• AIM OF THE TASK: The entries below contain a line with "content_type: application/javascript; charset=utf-8" and a line with "window['abadb321-43e2-48f6-8fe0-2dc2ae102f99'] = true;". Retype exactly everything from the first down to the second, both included, and nothing else.

• INFORMATION:
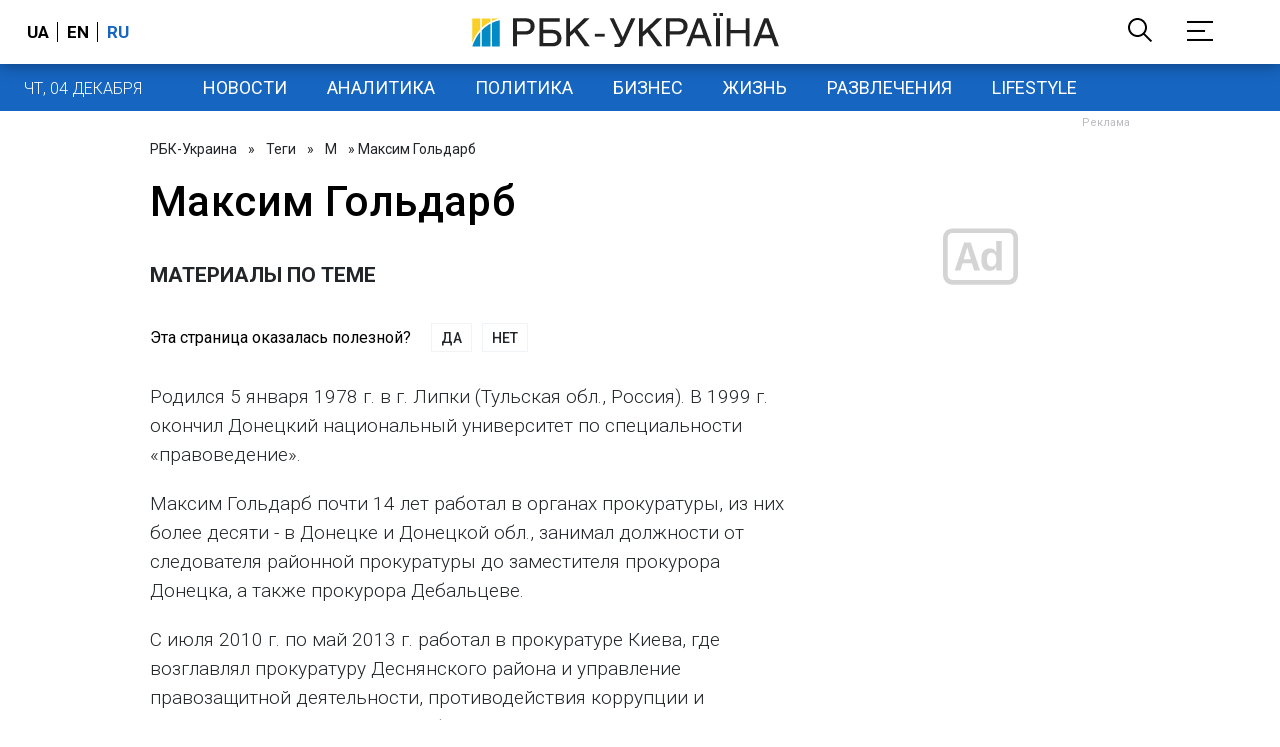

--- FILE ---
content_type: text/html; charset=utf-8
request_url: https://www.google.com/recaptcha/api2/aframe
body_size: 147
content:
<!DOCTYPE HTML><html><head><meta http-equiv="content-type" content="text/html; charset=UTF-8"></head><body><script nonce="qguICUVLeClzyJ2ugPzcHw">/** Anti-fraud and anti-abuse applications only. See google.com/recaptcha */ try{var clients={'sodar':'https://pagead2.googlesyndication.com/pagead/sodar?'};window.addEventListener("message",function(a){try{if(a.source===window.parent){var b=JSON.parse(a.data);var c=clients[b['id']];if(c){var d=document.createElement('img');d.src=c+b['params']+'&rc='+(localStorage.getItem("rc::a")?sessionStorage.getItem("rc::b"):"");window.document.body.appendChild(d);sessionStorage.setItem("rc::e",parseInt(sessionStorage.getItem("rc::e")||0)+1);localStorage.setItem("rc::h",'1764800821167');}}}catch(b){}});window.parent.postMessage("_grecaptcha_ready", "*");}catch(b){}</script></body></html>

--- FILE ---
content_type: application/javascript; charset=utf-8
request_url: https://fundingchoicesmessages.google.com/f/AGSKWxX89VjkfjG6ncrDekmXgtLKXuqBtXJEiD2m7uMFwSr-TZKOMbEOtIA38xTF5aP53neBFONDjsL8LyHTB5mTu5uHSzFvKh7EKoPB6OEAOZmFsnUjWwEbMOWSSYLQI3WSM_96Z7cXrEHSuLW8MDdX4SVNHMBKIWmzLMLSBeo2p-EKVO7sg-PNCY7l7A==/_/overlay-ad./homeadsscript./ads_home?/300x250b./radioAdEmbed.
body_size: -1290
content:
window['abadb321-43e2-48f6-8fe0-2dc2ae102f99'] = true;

--

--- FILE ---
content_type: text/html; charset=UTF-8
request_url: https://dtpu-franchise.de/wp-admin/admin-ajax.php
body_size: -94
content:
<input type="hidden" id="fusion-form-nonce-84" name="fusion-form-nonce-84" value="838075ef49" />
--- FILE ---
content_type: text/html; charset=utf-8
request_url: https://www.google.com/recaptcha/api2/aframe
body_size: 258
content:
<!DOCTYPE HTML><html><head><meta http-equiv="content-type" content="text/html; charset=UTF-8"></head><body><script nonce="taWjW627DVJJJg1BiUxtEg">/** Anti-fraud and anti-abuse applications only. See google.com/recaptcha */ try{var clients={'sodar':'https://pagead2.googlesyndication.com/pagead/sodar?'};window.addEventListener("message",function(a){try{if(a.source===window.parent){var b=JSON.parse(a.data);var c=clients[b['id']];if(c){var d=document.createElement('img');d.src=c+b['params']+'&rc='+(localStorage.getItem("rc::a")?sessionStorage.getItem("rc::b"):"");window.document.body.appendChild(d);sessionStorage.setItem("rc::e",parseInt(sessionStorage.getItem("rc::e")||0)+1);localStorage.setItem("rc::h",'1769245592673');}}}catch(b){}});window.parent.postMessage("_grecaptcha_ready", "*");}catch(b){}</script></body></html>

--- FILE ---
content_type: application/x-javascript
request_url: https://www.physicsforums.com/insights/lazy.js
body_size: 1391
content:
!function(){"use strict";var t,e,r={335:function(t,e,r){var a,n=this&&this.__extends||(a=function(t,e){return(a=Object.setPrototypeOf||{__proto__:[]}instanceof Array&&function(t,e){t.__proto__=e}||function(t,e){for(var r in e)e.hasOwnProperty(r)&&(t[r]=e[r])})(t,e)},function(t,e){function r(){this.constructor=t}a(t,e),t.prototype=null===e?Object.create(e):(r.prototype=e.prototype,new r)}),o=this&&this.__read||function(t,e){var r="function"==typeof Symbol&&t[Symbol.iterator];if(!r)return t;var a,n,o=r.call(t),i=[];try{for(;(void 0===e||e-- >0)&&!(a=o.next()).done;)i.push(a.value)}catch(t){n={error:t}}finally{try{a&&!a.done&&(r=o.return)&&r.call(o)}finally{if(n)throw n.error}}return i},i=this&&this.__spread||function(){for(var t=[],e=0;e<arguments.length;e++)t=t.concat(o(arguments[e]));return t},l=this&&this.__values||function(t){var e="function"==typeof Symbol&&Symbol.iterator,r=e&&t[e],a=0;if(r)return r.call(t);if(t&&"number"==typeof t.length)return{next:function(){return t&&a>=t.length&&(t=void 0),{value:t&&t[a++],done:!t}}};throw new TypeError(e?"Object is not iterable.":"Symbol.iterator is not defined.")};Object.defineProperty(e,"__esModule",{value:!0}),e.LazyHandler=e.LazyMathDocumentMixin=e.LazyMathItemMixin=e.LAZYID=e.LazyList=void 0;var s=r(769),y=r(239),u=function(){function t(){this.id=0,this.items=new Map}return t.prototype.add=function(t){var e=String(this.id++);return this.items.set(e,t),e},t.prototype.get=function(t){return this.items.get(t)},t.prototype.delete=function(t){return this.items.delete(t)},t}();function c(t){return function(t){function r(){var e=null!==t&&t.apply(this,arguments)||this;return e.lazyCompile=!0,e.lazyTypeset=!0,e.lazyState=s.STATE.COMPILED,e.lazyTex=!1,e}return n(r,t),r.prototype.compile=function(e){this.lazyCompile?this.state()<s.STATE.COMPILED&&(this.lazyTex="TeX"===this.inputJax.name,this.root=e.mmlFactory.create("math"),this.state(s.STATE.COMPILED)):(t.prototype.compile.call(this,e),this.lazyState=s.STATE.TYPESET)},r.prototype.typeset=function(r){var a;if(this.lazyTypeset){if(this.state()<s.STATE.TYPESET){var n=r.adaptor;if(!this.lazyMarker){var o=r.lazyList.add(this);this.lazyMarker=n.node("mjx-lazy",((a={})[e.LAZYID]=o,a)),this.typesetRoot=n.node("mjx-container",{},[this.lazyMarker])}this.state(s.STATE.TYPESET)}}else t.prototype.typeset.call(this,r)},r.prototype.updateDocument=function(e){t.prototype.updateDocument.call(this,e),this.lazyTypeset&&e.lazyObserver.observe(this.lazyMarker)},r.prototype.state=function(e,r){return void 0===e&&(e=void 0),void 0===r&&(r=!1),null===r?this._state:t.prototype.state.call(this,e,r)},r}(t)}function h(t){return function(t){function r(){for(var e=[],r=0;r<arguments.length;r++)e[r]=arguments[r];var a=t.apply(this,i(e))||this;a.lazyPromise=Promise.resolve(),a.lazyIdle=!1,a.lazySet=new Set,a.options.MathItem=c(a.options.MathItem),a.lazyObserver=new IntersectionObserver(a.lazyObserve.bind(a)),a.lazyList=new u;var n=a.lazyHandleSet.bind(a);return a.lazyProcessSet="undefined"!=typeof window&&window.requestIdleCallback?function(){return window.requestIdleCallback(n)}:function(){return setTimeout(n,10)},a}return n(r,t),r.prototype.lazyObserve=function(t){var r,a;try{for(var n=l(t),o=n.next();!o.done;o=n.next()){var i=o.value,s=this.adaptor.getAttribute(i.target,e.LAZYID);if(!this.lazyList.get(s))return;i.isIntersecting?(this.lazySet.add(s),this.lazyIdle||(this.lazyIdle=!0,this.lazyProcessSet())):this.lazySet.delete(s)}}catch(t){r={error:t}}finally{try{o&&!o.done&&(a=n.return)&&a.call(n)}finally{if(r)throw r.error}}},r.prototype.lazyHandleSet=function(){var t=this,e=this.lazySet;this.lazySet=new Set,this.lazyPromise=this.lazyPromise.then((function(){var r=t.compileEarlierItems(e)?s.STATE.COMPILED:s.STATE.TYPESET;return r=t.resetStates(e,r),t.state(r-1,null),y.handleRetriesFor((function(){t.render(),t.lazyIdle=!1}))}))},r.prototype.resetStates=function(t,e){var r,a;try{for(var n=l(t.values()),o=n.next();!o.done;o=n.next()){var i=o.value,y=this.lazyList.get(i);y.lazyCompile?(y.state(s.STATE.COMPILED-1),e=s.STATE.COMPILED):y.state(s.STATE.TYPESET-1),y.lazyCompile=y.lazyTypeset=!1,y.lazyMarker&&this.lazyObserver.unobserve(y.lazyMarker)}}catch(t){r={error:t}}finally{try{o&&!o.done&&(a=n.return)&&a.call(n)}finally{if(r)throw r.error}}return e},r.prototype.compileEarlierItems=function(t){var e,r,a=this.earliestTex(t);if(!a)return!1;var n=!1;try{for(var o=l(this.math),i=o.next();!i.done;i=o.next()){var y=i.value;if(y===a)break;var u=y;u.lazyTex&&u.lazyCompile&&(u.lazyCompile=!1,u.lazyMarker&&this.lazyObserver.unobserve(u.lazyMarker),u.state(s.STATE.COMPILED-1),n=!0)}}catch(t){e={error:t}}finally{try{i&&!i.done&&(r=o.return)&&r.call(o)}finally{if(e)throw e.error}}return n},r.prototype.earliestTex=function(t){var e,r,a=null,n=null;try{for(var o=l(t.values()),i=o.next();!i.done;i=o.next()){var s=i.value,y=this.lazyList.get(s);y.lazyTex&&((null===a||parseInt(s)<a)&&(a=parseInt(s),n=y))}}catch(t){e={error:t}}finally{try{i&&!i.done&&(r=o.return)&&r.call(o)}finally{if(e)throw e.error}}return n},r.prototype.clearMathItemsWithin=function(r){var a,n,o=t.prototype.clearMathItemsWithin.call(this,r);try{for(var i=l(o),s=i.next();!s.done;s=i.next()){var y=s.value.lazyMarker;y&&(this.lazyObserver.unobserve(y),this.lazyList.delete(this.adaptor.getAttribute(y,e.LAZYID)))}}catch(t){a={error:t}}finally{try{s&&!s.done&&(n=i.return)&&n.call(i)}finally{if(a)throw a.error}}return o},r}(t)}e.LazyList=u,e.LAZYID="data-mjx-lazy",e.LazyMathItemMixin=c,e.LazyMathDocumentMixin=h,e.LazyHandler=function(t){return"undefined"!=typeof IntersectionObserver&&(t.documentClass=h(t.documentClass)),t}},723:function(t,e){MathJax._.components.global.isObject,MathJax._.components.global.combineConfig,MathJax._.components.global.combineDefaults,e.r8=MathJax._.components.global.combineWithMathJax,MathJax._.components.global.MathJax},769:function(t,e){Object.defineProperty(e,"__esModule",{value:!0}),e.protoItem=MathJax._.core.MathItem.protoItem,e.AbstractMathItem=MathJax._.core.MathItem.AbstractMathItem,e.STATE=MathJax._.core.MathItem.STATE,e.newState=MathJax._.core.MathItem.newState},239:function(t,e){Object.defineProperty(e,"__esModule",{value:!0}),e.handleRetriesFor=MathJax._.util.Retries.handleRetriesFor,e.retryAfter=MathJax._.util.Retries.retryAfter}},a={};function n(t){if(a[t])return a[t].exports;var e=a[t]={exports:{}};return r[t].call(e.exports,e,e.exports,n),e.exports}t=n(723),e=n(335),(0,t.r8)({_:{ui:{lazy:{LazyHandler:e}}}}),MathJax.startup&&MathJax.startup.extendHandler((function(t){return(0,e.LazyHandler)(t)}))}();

• ANSWER TO THIS EXERCISE:
content_type: application/javascript; charset=utf-8
request_url: https://fundingchoicesmessages.google.com/f/AGSKWxX89VjkfjG6ncrDekmXgtLKXuqBtXJEiD2m7uMFwSr-TZKOMbEOtIA38xTF5aP53neBFONDjsL8LyHTB5mTu5uHSzFvKh7EKoPB6OEAOZmFsnUjWwEbMOWSSYLQI3WSM_96Z7cXrEHSuLW8MDdX4SVNHMBKIWmzLMLSBeo2p-EKVO7sg-PNCY7l7A==/_/overlay-ad./homeadsscript./ads_home?/300x250b./radioAdEmbed.
body_size: -1290
content:
window['abadb321-43e2-48f6-8fe0-2dc2ae102f99'] = true;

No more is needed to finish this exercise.